๐Ÿ†• Haystack 2.29 is here! Hybrid search with MultiRetriever and TextEmbeddingRetriever
Maintained by deepset

Integration: Vespa

Use the Vespa search engine as a document store with Haystack

Authors
deepset

Table of Contents

Overview

Vespa is an open-source search engine and vector database that supports vector search, lexical search, and search in structured data, all in the same query. This integration lets you use Vespa as a DocumentStore in Haystack pipelines and provides retrievers for both embedding-based and keyword-based search.

It is built on top of pyvespa and expects a Vespa application to be running and reachable (locally via Docker, on Vespa Cloud, or self-hosted). The Vespa schema, including the fields and ranking profiles used by the retrievers, must be defined on the Vespa application before you start indexing or querying.

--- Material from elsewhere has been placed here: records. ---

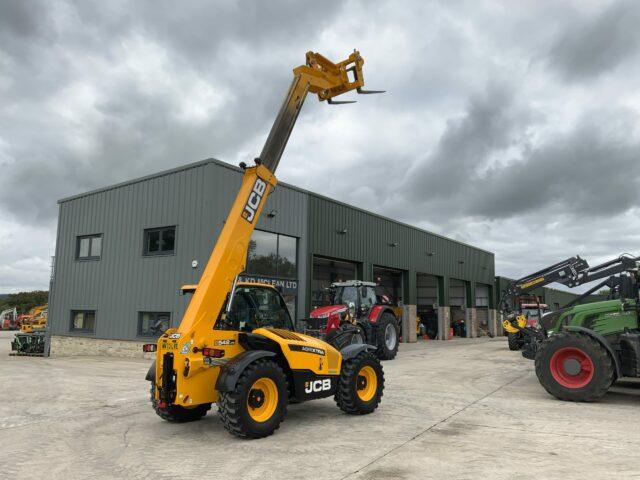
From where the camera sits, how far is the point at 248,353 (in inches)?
235

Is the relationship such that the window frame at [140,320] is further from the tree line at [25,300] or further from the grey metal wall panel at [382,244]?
the tree line at [25,300]

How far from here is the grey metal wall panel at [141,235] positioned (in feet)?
50.5

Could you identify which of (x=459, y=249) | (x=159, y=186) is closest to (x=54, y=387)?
(x=159, y=186)

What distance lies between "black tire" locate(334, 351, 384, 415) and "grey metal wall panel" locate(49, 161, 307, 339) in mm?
9075

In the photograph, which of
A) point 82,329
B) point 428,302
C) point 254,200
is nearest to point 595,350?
point 254,200

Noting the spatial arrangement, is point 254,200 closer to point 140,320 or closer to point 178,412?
point 178,412

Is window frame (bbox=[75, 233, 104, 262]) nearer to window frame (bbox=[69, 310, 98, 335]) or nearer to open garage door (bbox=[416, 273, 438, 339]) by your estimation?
window frame (bbox=[69, 310, 98, 335])

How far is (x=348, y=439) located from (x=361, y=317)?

When connecting to Vespa Cloud, VespaDocumentStore supports either token-based authentication via vespa_cloud_secret_token (or the VESPA_CLOUD_SECRET_TOKEN environment variable) or mTLS authentication via the cert and key parameters pointing to your data plane certificate and key files.

Installation

pip install vespa-haystack

The integration requires Python 3.10+, haystack-ai>=2.28.0 and pyvespa>=0.58.0.

Usage

Components

This integration introduces the following components:

  • VespaDocumentStore: a DocumentStore backed by a Vespa application. It connects to the Vespa endpoint (VESPA_URL by default) and reads/writes documents into the configured schema and namespace.
  • VespaEmbeddingRetriever: retrieves documents from a VespaDocumentStore using vector similarity (nearest-neighbor search on the configured embedding field).
  • VespaKeywordRetriever: retrieves documents from a VespaDocumentStore using Vespa’s lexical search (e.g. BM25 ranking).

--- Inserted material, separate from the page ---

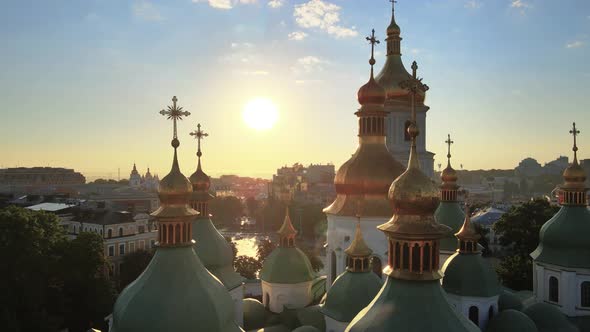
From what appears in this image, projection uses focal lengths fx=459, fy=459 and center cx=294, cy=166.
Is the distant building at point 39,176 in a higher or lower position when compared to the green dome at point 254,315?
higher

Indexing and embedding retrieval

from haystack import Pipeline
from haystack.components.embedders import (
    SentenceTransformersDocumentEmbedder,
    SentenceTransformersTextEmbedder,
)
from haystack.components.writers import DocumentWriter
from haystack.dataclasses import Document

from haystack_integrations.components.retrievers.vespa import VespaEmbeddingRetriever
from haystack_integrations.document_stores.vespa import VespaDocumentStore

document_store = VespaDocumentStore(
    schema="doc",
    namespace="doc",
    content_field="content",
    embedding_field="embedding",
    metadata_fields=["category"],
)

indexing = Pipeline()
indexing.add_component("embedder", SentenceTransformersDocumentEmbedder())
indexing.add_component("writer", DocumentWriter(document_store=document_store))
indexing.connect("embedder", "writer")

indexing.run({"embedder": {"documents": [
    Document(id="1", content="Haystack integrates with Vespa for search.", meta={"category": "docs"}),
]}})

querying = Pipeline()
querying.add_component("text_embedder", SentenceTransformersTextEmbedder())
querying.add_component(
    "retriever",
    VespaEmbeddingRetriever(
        document_store=document_store,
        top_k=2,
        query_tensor_name="query_embedding",
    ),
)
querying.connect("text_embedder", "retriever")

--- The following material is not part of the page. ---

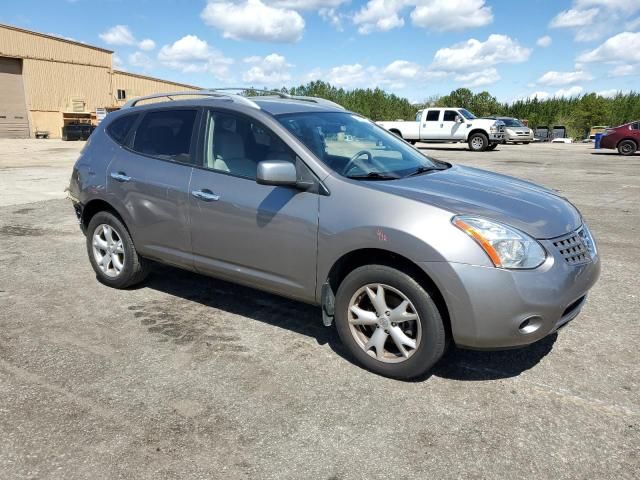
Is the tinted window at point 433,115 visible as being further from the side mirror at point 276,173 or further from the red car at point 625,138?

results = querying.run({"text_embedder": {"text": "semantic vector search"}})

Keyword retrieval

from haystack import Pipeline

from haystack_integrations.components.retrievers.vespa import VespaKeywordRetriever
from haystack_integrations.document_stores.vespa import VespaDocumentStore

document_store = VespaDocumentStore(
    schema="doc",
    namespace="doc",
    content_field="content",
    metadata_fields=["category", "author"],
)

querying = Pipeline()
querying.add_component(
    "retriever",
    VespaKeywordRetriever(
        document_store=document_store,
        top_k=2,
        filters={"field": "meta.category", "operator": "==", "value": "docs"},
    ),
)

results = querying.run({"retriever": {"query": "vector retrieval"}})

License

vespa-haystack is distributed under the terms of the Apache-2.0 license.